Labour has set out a series of targets for taxation. Last week it pledged to stop people with foreign connections from claiming “non-domiciled” status that allows them to avoid tax on overseas earnings.
On Sunday, the party proposed tightening a series of rules used in the finance industry to avoid tax. Among those targeted are “carried interest” rules that allow private-equity managers to pay capital-gains tax instead of income tax and what the party said were loopholes used by hedge funds to avoid stamp duty.
The Conservatives have focused on announcing areas where they would cut taxes and increase spending. Cameron pledged Sunday to raise the inheritance-tax threshold for couples to 1 million pounds.

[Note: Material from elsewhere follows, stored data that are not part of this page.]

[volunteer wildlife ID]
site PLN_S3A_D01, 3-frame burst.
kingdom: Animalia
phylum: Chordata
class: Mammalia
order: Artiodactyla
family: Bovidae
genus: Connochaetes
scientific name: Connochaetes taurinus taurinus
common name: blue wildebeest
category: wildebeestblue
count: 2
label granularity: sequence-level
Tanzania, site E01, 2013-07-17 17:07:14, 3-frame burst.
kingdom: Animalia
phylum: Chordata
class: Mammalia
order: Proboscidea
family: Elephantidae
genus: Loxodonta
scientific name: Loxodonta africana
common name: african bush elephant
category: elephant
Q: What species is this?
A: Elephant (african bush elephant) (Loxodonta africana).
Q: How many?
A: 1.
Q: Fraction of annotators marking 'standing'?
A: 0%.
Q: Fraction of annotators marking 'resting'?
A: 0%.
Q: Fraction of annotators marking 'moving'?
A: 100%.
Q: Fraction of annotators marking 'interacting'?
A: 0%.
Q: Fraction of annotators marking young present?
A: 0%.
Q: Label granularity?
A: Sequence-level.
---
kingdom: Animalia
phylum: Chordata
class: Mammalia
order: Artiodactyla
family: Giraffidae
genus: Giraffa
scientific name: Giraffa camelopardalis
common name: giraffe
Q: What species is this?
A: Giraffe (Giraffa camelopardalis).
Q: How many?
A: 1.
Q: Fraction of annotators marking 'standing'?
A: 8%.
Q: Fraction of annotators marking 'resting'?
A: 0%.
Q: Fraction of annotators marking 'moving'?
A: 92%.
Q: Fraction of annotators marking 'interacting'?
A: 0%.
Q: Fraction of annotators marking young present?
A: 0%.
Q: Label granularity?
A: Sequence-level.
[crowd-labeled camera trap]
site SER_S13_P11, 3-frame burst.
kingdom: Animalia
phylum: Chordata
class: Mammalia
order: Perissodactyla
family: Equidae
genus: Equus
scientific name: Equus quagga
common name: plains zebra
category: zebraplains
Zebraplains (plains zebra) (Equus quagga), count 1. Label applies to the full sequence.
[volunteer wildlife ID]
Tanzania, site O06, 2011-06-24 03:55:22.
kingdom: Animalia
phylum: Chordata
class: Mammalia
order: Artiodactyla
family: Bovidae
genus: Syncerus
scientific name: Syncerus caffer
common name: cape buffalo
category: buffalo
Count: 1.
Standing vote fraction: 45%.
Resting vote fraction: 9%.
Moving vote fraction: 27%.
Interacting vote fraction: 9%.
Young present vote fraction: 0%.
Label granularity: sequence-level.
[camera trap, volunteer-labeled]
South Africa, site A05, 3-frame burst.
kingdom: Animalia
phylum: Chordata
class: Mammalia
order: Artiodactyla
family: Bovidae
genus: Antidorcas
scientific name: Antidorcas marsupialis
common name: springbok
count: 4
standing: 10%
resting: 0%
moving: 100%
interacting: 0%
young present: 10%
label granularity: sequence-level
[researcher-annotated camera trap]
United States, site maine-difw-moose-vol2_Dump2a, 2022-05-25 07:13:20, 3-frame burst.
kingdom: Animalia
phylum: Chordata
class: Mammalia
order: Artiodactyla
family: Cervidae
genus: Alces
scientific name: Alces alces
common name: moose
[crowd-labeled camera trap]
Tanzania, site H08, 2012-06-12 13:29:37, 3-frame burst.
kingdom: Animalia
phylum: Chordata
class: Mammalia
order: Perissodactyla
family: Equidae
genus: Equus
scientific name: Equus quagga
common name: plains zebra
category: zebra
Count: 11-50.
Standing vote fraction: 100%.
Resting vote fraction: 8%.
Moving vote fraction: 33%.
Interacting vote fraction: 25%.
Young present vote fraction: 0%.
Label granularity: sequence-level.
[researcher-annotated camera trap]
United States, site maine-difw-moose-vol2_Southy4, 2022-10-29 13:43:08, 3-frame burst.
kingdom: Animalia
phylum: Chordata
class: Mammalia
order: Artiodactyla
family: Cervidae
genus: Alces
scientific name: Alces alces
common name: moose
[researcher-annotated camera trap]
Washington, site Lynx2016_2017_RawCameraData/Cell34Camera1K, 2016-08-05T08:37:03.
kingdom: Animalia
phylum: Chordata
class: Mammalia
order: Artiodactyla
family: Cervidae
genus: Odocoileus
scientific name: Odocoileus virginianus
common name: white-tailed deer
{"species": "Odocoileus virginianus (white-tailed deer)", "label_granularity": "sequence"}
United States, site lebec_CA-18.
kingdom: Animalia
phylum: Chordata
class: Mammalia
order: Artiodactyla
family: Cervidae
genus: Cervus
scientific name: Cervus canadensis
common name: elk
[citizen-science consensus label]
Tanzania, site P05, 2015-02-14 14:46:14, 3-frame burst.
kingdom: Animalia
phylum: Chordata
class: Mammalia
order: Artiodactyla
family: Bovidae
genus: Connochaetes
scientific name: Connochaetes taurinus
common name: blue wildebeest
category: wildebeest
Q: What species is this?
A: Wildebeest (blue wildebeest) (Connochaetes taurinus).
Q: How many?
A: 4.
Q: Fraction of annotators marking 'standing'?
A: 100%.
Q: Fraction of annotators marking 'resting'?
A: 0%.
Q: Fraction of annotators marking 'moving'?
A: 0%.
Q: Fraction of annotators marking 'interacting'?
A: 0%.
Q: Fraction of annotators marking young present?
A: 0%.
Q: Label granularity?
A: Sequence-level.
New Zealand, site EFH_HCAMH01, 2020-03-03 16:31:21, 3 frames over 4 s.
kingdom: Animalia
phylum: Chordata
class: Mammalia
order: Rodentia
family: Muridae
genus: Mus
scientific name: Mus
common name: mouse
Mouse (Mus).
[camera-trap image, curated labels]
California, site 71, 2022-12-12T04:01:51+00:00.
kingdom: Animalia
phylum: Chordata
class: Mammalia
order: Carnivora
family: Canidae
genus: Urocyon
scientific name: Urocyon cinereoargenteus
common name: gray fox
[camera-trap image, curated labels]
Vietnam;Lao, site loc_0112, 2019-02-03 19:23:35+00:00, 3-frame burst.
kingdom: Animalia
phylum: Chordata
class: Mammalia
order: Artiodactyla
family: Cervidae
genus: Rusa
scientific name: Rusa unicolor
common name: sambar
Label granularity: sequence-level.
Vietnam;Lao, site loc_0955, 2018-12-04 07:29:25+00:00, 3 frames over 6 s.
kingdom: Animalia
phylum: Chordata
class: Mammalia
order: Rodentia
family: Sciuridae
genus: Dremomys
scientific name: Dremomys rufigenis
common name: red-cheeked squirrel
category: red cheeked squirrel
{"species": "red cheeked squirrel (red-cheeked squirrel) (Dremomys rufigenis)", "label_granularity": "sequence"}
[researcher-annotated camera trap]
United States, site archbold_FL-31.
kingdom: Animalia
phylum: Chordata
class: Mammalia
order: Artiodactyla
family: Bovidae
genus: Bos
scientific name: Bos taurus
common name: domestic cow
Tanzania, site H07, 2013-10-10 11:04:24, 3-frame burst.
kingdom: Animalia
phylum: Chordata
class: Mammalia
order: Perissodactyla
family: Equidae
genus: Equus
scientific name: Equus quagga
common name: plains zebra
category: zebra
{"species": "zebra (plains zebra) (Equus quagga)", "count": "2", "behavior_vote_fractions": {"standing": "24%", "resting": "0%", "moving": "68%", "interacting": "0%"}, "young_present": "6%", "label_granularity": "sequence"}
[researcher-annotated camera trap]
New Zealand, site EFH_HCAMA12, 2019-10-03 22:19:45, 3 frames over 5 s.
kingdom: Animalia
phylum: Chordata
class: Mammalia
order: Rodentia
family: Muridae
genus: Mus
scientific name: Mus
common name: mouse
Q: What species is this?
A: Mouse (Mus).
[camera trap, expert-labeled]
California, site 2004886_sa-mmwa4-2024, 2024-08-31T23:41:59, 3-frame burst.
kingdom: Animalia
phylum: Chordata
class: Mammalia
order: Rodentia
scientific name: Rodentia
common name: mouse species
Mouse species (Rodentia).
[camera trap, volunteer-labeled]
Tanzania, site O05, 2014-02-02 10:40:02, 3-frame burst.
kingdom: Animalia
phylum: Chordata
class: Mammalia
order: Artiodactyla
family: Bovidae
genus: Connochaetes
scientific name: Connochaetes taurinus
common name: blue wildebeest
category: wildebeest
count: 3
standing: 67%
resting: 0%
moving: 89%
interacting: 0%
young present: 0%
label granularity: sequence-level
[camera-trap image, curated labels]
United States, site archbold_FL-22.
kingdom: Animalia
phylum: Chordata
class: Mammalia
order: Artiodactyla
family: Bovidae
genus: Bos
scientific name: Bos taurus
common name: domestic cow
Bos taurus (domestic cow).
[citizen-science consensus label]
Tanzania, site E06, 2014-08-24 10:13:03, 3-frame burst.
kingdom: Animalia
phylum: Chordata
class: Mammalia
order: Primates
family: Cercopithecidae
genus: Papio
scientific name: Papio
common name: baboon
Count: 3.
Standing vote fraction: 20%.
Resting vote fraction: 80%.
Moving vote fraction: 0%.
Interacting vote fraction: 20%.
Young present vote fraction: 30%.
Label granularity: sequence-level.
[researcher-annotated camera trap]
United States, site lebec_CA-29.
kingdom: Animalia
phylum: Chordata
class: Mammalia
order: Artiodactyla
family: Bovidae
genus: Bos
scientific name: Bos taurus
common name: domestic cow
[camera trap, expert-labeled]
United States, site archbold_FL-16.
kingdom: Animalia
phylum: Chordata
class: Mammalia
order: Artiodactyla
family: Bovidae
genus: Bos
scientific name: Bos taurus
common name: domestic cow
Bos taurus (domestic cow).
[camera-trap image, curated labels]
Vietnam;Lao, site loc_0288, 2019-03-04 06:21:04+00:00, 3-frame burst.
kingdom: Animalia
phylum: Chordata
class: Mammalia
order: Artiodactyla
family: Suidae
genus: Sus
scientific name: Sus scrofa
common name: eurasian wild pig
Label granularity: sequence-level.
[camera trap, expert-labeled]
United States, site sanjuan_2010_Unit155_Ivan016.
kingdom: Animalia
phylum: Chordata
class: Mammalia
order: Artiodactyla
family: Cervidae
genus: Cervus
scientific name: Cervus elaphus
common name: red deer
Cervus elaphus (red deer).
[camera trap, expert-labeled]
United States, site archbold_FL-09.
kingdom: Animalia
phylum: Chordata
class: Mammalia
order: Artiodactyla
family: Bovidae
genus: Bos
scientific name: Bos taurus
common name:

Tory Chancellor of the Exchequer George Osborne repeatedly refused to say Sunday where the promised money for the NHS would come from. Interviewed on the BBC, he said the Conservatives had a “balanced plan” for the economy which allowed them to spend the extra money. Under the state-funded health-care system, most treatment is free at the point of delivery.
The Labour manifesto opens with a promise that the deficit will be narrowed every year if the party returns to power after five years in opposition. It repeats a series of promises already made, offering 25 hours a week of free child care for three- and four-year-olds, and cutting local business taxes for small companies.
In each case, the party sets out how it plans to raise the money to fund the pledge. Targets for taxation include properties valued at more than 2 million pounds, tobacco companies, hedge funds and banks.
“Our intention is to get the current budget back into surplus and the national debt falling by the end of the parliament and before that if we can,” Labour’s finance spokesman, Ed Balls, told BBC Radio 4’s “Today” program on Monday. He said that would include U.K.-wide cuts “in our non-protected areas, outside health and education.”
The Conservatives are scheduled to publish their manifesto Tuesday, with the Liberal Democrats following Wednesday.